**Problem requirements**:
Leave out the images and output the records word for word.

**Short web captions**:

━━━━━━━━━━━━━━━━━━━━━━━━━━━━━━

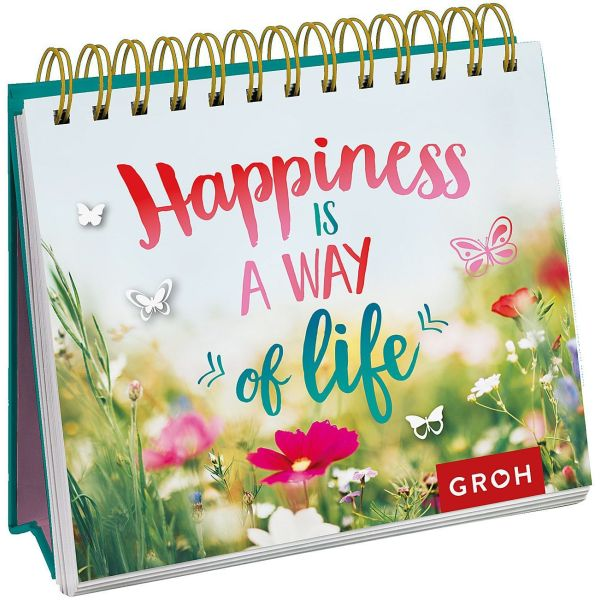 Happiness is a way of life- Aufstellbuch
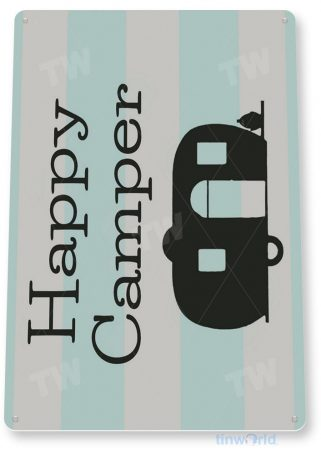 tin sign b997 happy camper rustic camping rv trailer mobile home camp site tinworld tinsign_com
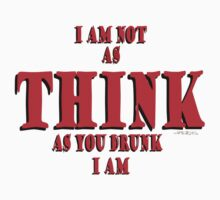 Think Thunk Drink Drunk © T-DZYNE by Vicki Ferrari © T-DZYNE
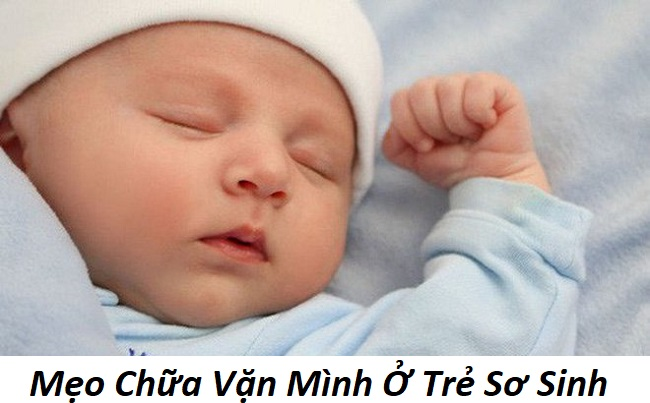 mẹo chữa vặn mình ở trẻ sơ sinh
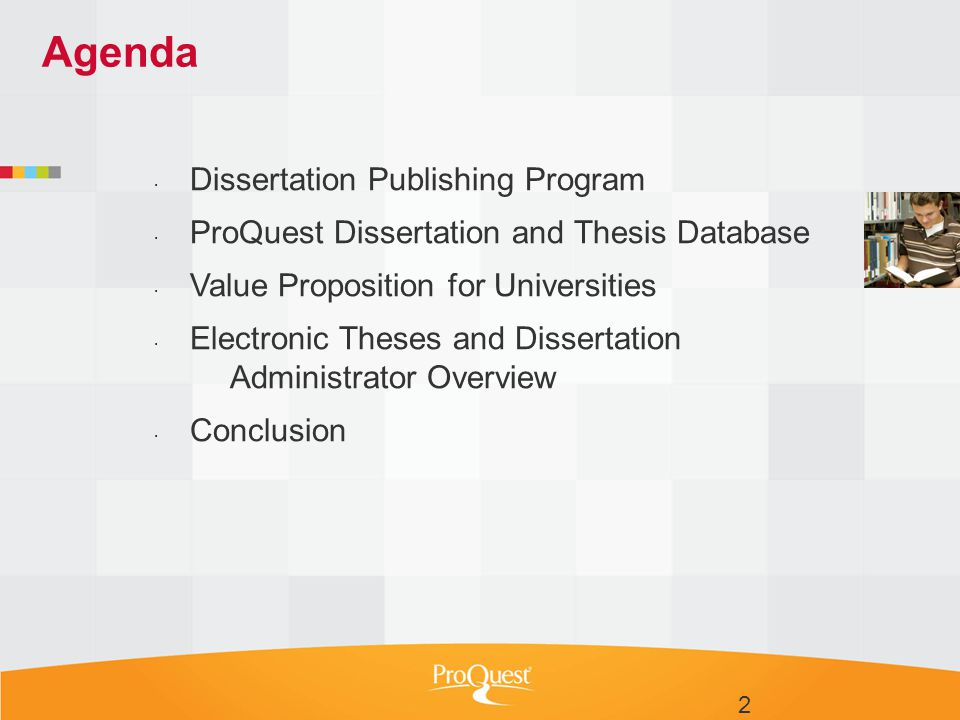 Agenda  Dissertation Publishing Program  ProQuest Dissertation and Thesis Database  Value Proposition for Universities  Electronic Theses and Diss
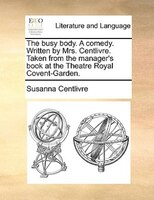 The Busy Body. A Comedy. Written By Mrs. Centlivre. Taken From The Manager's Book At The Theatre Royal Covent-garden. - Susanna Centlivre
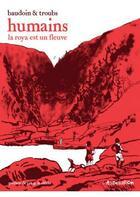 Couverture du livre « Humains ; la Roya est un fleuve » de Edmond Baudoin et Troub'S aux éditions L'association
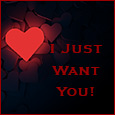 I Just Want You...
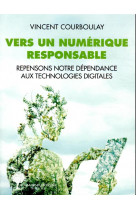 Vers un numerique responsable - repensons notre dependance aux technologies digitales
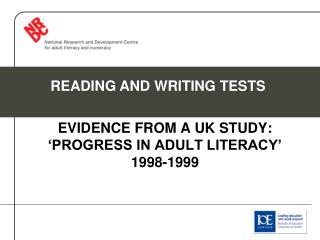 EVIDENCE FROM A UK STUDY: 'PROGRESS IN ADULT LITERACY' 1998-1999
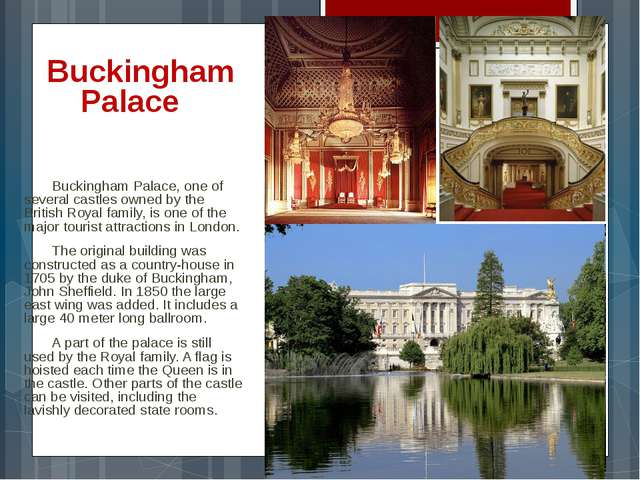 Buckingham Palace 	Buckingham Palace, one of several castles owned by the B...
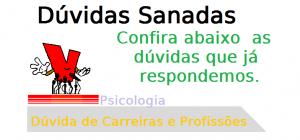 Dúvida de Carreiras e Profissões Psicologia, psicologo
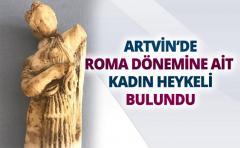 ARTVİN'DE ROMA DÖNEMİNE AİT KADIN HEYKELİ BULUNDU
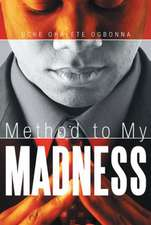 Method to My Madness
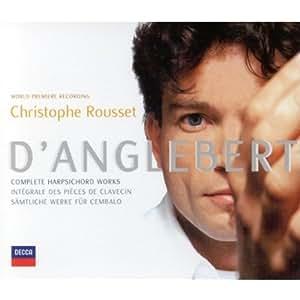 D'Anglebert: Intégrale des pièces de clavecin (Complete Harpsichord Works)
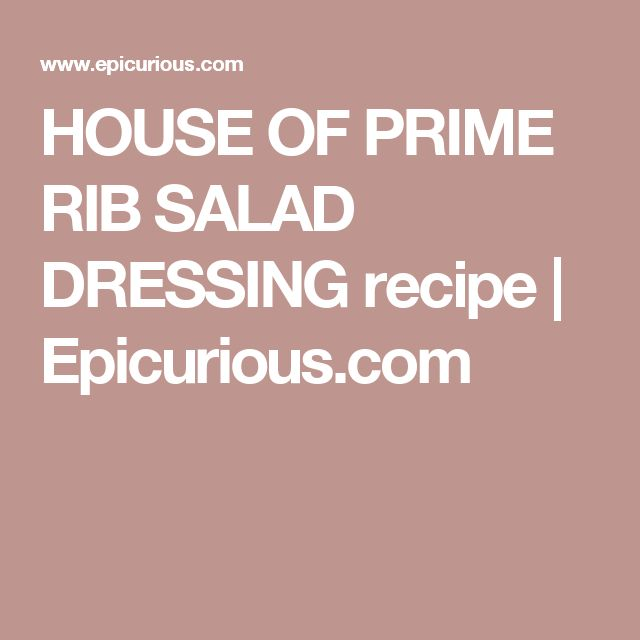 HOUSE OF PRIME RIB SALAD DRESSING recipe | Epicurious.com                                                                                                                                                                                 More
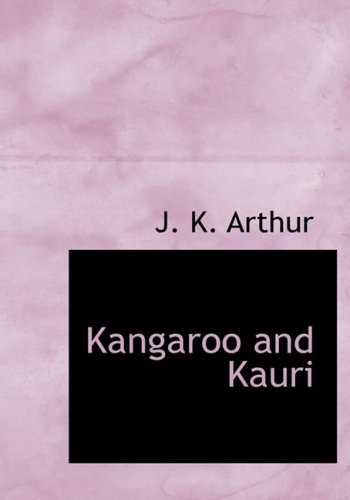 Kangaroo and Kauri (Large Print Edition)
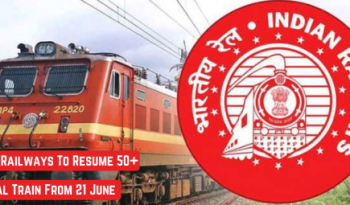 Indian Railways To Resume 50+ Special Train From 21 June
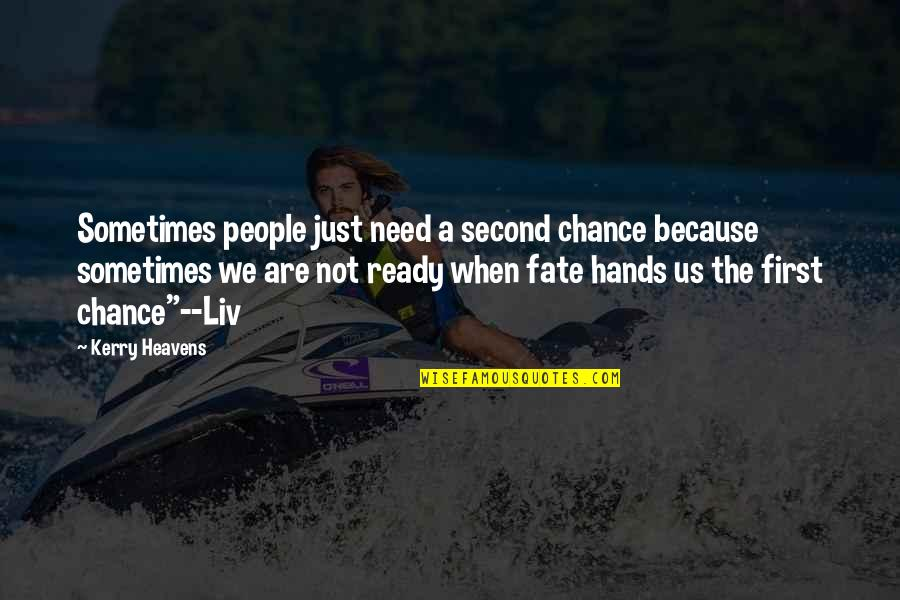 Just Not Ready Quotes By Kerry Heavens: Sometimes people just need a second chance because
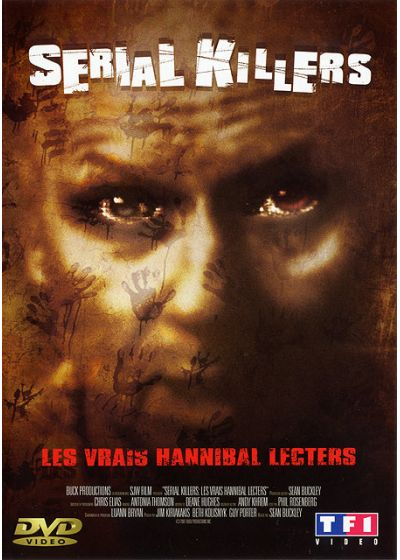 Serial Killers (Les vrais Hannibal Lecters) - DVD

━━━━━━━━━━━━━━━━━━━━━━━━━━━━━━

**Solution to this task**:
 Happiness is a way of life- Aufstellbuch
 tin sign b997 happy camper rustic camping rv trailer mobile home camp site tinworld tinsign_com
 Think Thunk Drink Drunk © T-DZYNE by Vicki Ferrari © T-DZYNE
 mẹo chữa vặn mình ở trẻ sơ sinh
 Agenda  Dissertation Publishing Program  ProQuest Dissertation and Thesis Database  Value Proposition for Universities  Electronic Theses and Diss
 The Busy Body. A Comedy. Written By Mrs. Centlivre. Taken From The Manager's Book At The Theatre Royal Covent-garden. - Susanna Centlivre
 Couverture du livre « Humains ; la Roya est un fleuve » de Edmond Baudoin et Troub'S aux éditions L'association
 I Just Want You...
 Vers un numerique responsable - repensons notre dependance aux technologies digitales
 EVIDENCE FROM A UK STUDY: 'PROGRESS IN ADULT LITERACY' 1998-1999
 Buckingham Palace 	Buckingham Palace, one of several castles owned by the B...
 Dúvida de Carreiras e Profissões Psicologia, psicologo
 ARTVİN'DE ROMA DÖNEMİNE AİT KADIN HEYKELİ BULUNDU
 Method to My Madness
 D'Anglebert: Intégrale des pièces de clavecin (Complete Harpsichord Works)
 HOUSE OF PRIME RIB SALAD DRESSING recipe | Epicurious.com                                                                                                                                                                                 More
 Kangaroo and Kauri (Large Print Edition)
 Indian Railways To Resume 50+ Special Train From 21 June
 Just Not Ready Quotes By Kerry Heavens: Sometimes people just need a second chance because
 Serial Killers (Les vrais Hannibal Lecters) - DVD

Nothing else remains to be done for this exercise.